> _課題の内容_: グランド用混合土に関する文章によると、耕うん機による攪拌で黒土性表土と川砂はどの割合で混ぜられるか答えよ。

> _提示文_:
耕うん機10が方形状の砂層3上をまんべんなく動くことで、軸12の回転動作により、複数の回転爪14の各爪部15が黒土性表土と川砂とを6:4の割合で十分に攪拌し、グランド用混合土が得られる。
また、黒土性表土層2の上に、黒土性表土層2より薄層となる砂層3を作成した後に、深耕ロータリの耕うん爪13で攪拌することで、黒土性表土層2と砂層3との攪拌を促進し、両者の混合を効率よく行うことができる。
【0019】
このようにして得られたグランド用混合土によれば、野球場の内野部分に搬入してローラで固めた場合、グランド用混合土に適度に粗目の川砂が存在することで、ローラの転圧により平にし易い性質を持たせることができる。
【0020】
そして、グランド用混合土内に程度な割合で粗目の川砂が存在することで、グランド用混合土内の粗目川砂同士の間に水が浸透する土部分を確保して浸透性の向上を図ることができる。また同時に、グランド用混合土内に程度な割合で粗目の川砂が存在することで毛細管現象の確保が可能となり、従来のグランド土に比較して保水性の維持の向上を図ることで、乾きにくい性質を備えることができる。

> _利用可能なデータ_:
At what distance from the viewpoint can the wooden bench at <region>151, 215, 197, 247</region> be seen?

> _解答_: 6:4の割合である。